**Excerpted records:**

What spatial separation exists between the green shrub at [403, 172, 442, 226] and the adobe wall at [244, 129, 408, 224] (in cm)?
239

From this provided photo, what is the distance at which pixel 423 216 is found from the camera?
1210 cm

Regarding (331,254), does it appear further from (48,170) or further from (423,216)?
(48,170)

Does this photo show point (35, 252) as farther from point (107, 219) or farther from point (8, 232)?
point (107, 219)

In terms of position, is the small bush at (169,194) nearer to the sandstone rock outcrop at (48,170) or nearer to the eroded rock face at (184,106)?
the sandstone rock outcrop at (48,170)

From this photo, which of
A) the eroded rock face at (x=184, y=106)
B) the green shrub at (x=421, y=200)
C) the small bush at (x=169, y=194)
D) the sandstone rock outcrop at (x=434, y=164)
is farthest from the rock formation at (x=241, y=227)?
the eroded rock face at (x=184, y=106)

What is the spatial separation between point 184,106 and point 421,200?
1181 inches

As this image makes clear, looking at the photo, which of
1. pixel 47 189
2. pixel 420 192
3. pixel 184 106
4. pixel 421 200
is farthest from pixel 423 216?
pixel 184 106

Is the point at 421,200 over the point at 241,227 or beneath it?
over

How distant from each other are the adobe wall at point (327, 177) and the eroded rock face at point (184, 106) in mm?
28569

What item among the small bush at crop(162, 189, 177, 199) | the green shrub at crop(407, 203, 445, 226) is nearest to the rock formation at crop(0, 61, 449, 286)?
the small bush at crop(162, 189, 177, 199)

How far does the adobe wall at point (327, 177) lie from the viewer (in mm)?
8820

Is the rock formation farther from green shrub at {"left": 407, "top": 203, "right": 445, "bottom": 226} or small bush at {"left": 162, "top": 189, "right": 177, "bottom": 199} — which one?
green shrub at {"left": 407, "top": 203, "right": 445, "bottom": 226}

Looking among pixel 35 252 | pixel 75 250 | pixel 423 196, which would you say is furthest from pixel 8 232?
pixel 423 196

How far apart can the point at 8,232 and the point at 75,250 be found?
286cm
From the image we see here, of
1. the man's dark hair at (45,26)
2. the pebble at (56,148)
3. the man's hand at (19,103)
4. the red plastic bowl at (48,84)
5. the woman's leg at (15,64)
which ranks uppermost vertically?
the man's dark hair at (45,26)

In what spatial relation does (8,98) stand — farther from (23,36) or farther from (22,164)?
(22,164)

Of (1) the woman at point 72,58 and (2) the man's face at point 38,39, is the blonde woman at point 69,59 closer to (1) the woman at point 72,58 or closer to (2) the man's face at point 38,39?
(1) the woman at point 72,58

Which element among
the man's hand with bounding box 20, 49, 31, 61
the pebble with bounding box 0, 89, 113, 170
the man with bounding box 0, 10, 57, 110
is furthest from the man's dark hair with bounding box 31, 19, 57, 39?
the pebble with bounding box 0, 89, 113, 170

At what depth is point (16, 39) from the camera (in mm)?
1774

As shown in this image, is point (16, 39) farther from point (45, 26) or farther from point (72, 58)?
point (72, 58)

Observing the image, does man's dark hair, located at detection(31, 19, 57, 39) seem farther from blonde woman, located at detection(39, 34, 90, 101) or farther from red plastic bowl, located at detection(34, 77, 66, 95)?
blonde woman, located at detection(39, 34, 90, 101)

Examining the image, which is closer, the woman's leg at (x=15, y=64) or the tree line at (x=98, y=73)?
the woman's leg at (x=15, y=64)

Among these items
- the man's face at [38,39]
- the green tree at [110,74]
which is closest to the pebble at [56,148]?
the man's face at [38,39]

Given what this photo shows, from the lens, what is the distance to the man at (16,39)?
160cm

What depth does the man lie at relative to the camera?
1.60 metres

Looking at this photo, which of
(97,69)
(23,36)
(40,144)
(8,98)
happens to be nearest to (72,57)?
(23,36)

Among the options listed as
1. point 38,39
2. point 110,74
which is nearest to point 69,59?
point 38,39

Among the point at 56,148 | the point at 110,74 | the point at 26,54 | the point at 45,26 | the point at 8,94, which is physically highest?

**Given problem:** Copy out every one of the records above verbatim, with no changes to wording, numbers or punctuation.

**Exercise solution:**
What spatial separation exists between the green shrub at [403, 172, 442, 226] and the adobe wall at [244, 129, 408, 224] (in cm)?
239

From this provided photo, what is the distance at which pixel 423 216 is found from the camera?
1210 cm

Regarding (331,254), does it appear further from (48,170) or further from (423,216)?
(48,170)

Does this photo show point (35, 252) as farther from point (107, 219) or farther from point (8, 232)?
point (107, 219)

In terms of position, is the small bush at (169,194) nearer to the sandstone rock outcrop at (48,170) or nearer to the eroded rock face at (184,106)?
the sandstone rock outcrop at (48,170)

From this photo, which of
A) the eroded rock face at (x=184, y=106)
B) the green shrub at (x=421, y=200)
C) the small bush at (x=169, y=194)
D) the sandstone rock outcrop at (x=434, y=164)
is farthest from the rock formation at (x=241, y=227)?
the eroded rock face at (x=184, y=106)

What is the spatial separation between point 184,106 and point 421,200?
1181 inches

As this image makes clear, looking at the photo, which of
1. pixel 47 189
2. pixel 420 192
3. pixel 184 106
4. pixel 421 200
is farthest from pixel 423 216?
pixel 184 106

Is the point at 421,200 over the point at 241,227 or beneath it?
over

How distant from each other are the adobe wall at point (327, 177) and the eroded rock face at point (184, 106) in mm?
28569

What item among the small bush at crop(162, 189, 177, 199) | the green shrub at crop(407, 203, 445, 226) is nearest to the rock formation at crop(0, 61, 449, 286)?
the small bush at crop(162, 189, 177, 199)

How far does the adobe wall at point (327, 177) lie from the viewer (in mm)?
8820

Is the rock formation farther from green shrub at {"left": 407, "top": 203, "right": 445, "bottom": 226} or small bush at {"left": 162, "top": 189, "right": 177, "bottom": 199} — which one?
green shrub at {"left": 407, "top": 203, "right": 445, "bottom": 226}

Looking among pixel 35 252 | pixel 75 250 | pixel 423 196, which would you say is furthest from pixel 8 232?
pixel 423 196

How far apart can the point at 8,232 and the point at 75,250 be found?
286cm
From the image we see here, of
1. the man's dark hair at (45,26)
2. the pebble at (56,148)
3. the man's hand at (19,103)
4. the red plastic bowl at (48,84)
5. the woman's leg at (15,64)
which ranks uppermost vertically?
the man's dark hair at (45,26)

In what spatial relation does (8,98) stand — farther from (23,36) or farther from (22,164)?
(22,164)

Of (1) the woman at point 72,58 and (2) the man's face at point 38,39, is the blonde woman at point 69,59 closer to (1) the woman at point 72,58 or closer to (2) the man's face at point 38,39?
(1) the woman at point 72,58

Which element among
the man's hand with bounding box 20, 49, 31, 61
the pebble with bounding box 0, 89, 113, 170
the man with bounding box 0, 10, 57, 110
is furthest from the man's dark hair with bounding box 31, 19, 57, 39?
the pebble with bounding box 0, 89, 113, 170

At what depth is point (16, 39) from the camera (in mm)?
1774

As shown in this image, is point (16, 39) farther from point (45, 26) or farther from point (72, 58)?
point (72, 58)

Observing the image, does man's dark hair, located at detection(31, 19, 57, 39) seem farther from blonde woman, located at detection(39, 34, 90, 101) or farther from red plastic bowl, located at detection(34, 77, 66, 95)?
blonde woman, located at detection(39, 34, 90, 101)

Examining the image, which is closer, the woman's leg at (x=15, y=64) or the tree line at (x=98, y=73)?
the woman's leg at (x=15, y=64)

Among these items
- the man's face at [38,39]
- the green tree at [110,74]
which is closest to the pebble at [56,148]?
the man's face at [38,39]

Given what this photo shows, from the lens, what is the distance to the man at (16,39)?
160cm

What depth does the man lie at relative to the camera?
1.60 metres

Looking at this photo, which of
(97,69)
(23,36)
(40,144)
(8,98)
happens to be nearest to (72,57)?
(23,36)

Among the options listed as
1. point 38,39
2. point 110,74
which is nearest to point 69,59?
point 38,39

Among the point at 56,148 | the point at 110,74 | the point at 26,54 | the point at 45,26 | the point at 8,94, which is physically highest?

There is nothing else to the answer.